Aroma, Coffee, Data Visualization, Data-tidying, Flavor, R programming, Shiny app, UI/UX

Smells like Team Spirit

  • An important step in week 2 was creating a journey map. This table maps out how we expect our users to interact with the app, their feelings along the way, and types of improvement we can make to the app. We defined our target users as researchers or other individuals curious about exploring data on coffee, and we mapped out how their interactions with the app can help them learn about the dataset and gain insight about coffee.

  • Also in Week 2, we created wireframes to roughly sketch out what we wanted our app to look like. The image above is of the wireframe for one of the data visualization tabs. We drew the wireframes on paper, and they show the way we wanted to lay out text, images, visualizations, and interactive elements on the different screens of the app. We broke the content of the app into the five outer tabs, and then we added a sub-tab for each visualization under “Visualizations”.

Along the Coffee Belt by Smells like Team Spirit

Project Summary.

Our primary purpose is to help people learn more about the coffee we drink. Most people drink coffee without knowing much about the substance and plant itself. The app that we created through R Shiny uses effective visualizations to display the complex relationships between coffee and the different variables that affect its growth. Moreover, the app shows the details of coffee around the world, mainly along the Coffee Belt, which is located between latitude lines 25°N and 30°S. It can also be used as a research tool for coffee data analysis for individuals who wish to learn more about coffee.

End Product.

Overall, our app contains four data visualizations and one fun coffee trivia game:

  1. A choropleth map displaying a country’s coffee quality categories that we can choose on the left.
  2. A scatter plot highlighting the relation between altitude and quality categories.
  3. A stacked bar graph showing each country and their average quality points.
  4. A radar chart exhibiting each country’s quality category points.
  5. An interactive and fun trivia where users can learn and test their coffee knowledge.

We began our project by mapping out all of the components in a timeline using a process map. We broke the project up into 4 weeks and created a visual diagram showing what we would accomplish each week. We didn’t end up sticking to this timeline exactly, but it provided us with a structure to follow. We spent Week 1 making the process map, finding our dataset, and planning for the remaining weeks. During Weeks 2 and 3, we planned out how our app would function, what visualizations we would use, and started development. In Week 4, we finished the development of the visualizations as well as the rest of the app and documented the project.
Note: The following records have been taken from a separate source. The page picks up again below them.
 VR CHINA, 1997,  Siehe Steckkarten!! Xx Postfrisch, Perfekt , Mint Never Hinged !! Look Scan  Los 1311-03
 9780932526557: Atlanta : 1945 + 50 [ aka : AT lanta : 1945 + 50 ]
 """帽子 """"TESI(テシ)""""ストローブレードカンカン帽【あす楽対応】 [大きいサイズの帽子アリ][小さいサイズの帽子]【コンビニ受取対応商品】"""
The next step was creating the screen mockup. We originally planned to complete this during Week 3, however, we were able to do it ahead of schedule, in Week 2. In the screen mockup, we took the structure and layout from the wireframes and mocked up what we wanted them to visually look like. We chose a color scheme, laid out the text, and added images to make the mockup look similar to our plan for the finished app.
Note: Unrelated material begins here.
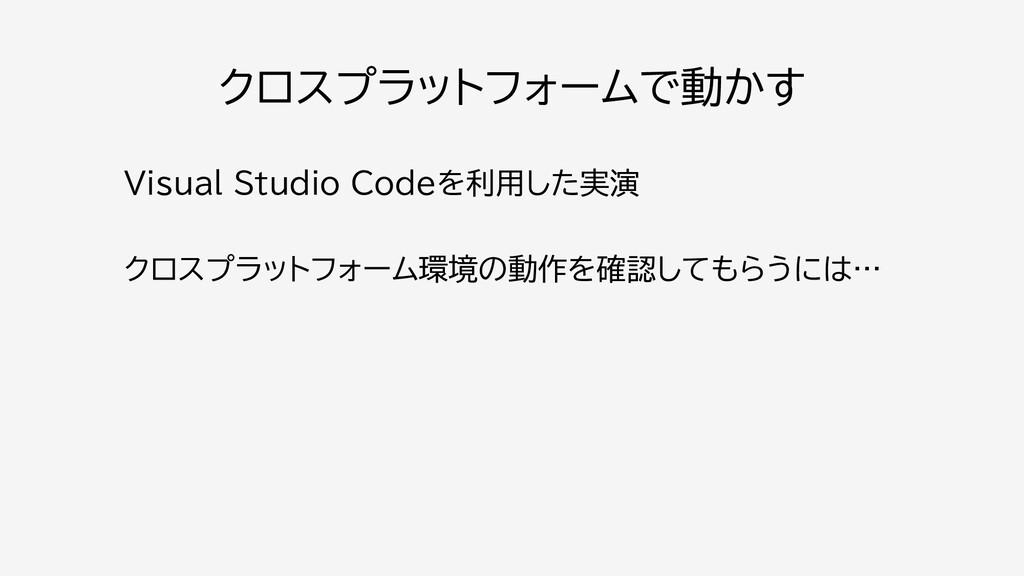クロスプラットフォームで動かす Visual Studio Codeを利用した実演 クロスプラ...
Overall, the project was a valuable learning experience for all of us not only because we had no prior knowledge about coffee and/or coffee beans, but also it was an opportunity to create a web application using R Shiny. We learned a lot about coffees from the data exploration process and analyzing the coffee quality reviews. To fill in the gaps in specific domains of knowledge, we also read various published literature and consulted an expert in the coffee industry. More importantly, we learned how to effectively use R programming to develop a Shiny app and deploy our final product on the web. The biggest challenge for our group was cleaning up the dataset in a format that we wanted. We realized that real-world datasets are not structured exactly as we would like to and that it requires significant time and effort to prepare the data. The challenge forced us to restructure and filter datasets and display them through different visualizations, which took our R-programming skills to the next level.

Acknowledgments
We would like to thank the following for their help with our project:
– Professor – Fernanda Eliott.
– Alumni Mentor – Cassie Koomijan.
– Data Publisher – Coffee Quality Institute (CQI).
– Data Source – Ankur Chavda.
– Coffee Quality Institute.
– Coffee Kaggle Dataset.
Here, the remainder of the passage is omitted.